I can’t. I should not say that. It’s really hard not to when I’m badly triggered. I want him to hate his dad, the sick angry part of me wants him to hate his father. Part of me wants to protect him from his dad too, lest his dad ever reject him for any reason. But I know that is not right; my son needs his dad and he needs to have a relationship with his dad and it’s not my job to tear that apart, no matter HOW much I am hurting. His dad is a part of him and if I tear down his dad, I tear down my son. I love my son too much. There have been times I slipped and when I have, I do my best to mend things. I am not afraid to apologize to my son, and damn straight I make sure not to make any of the same mistakes again.

My son needs his dad and he needs to have a relationship with his dad and it’s not my job to tear that apart, no matter HOW much I am hurting.

I’ve also taught my son not to always say, “It’s OK,” after I or anyone else apologizes to him. It’s great to forgive, but sometimes the behavior hurts exceptionally. When it does, it’s great to get an apology, but it’s also good to say, “What you did really hurt me,” or even just, “Thank you for apologizing.”
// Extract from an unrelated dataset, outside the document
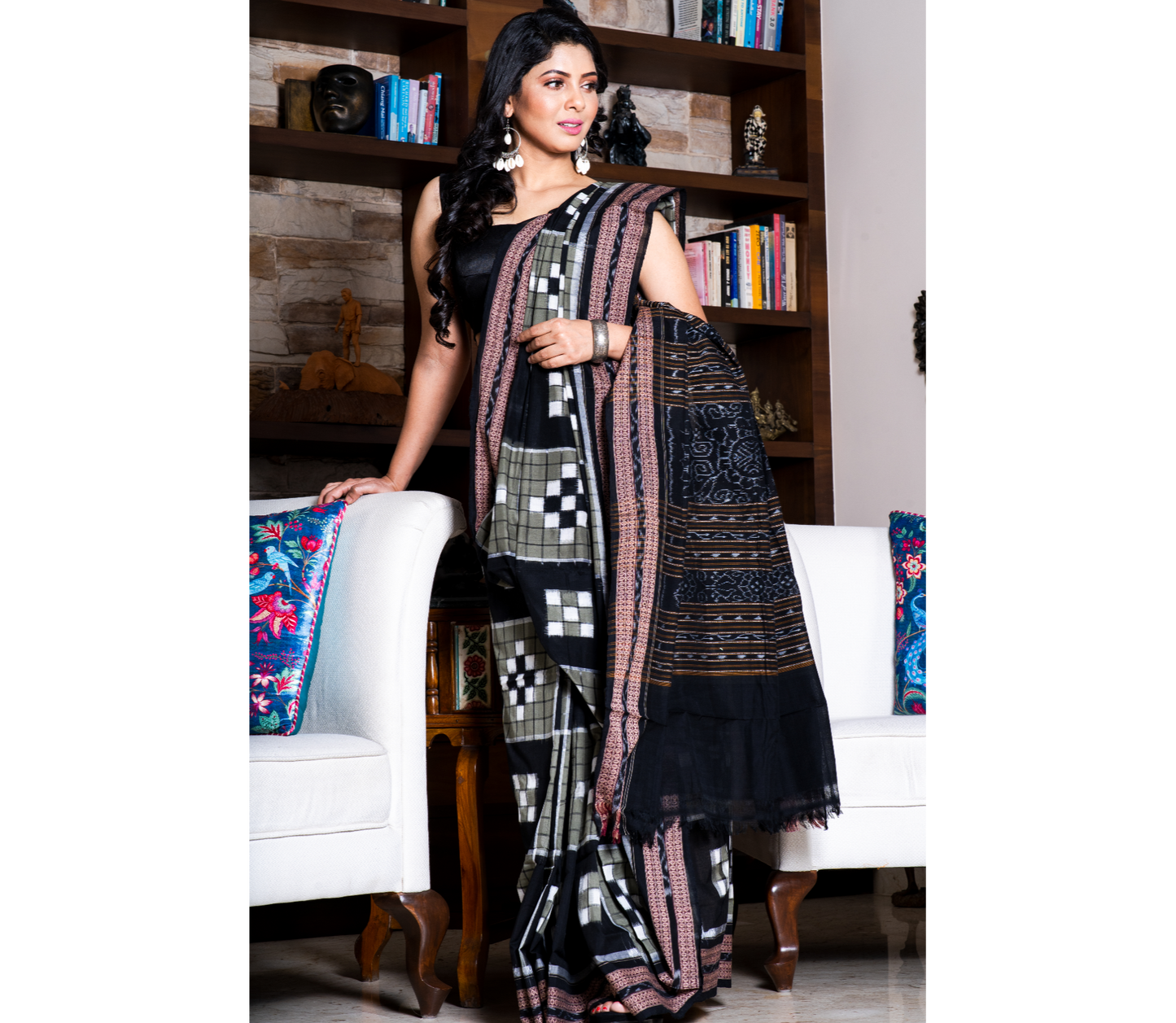 Sambalpuri Saree - Pure Cotton - Black, Grey and White - ArtisanSoul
My son is loyal to his father; he has a fear of losing his father so he is very careful about how he acts around him. My son behaves around his dad and rarely if ever acts up. He’s on his best behavior. My ex-husband chalks this up to him being a great dad. It’s not that. It’s that my son watched his father leave, day after day, screaming for him, pleading with him to come back, sobbing in my arms with a broken heart. I would rock him for 30 minutes each time after his dad left; he’d always want to breastfeed at that time too until he would stop whimpering and his body would relax and let go. My son was 2 when his dad left. This child cried often over his dad, so much so that he chased his daddy’s truck down the street as he drove away. His father asked me not to share those stories with him. He said he didn’t want to know.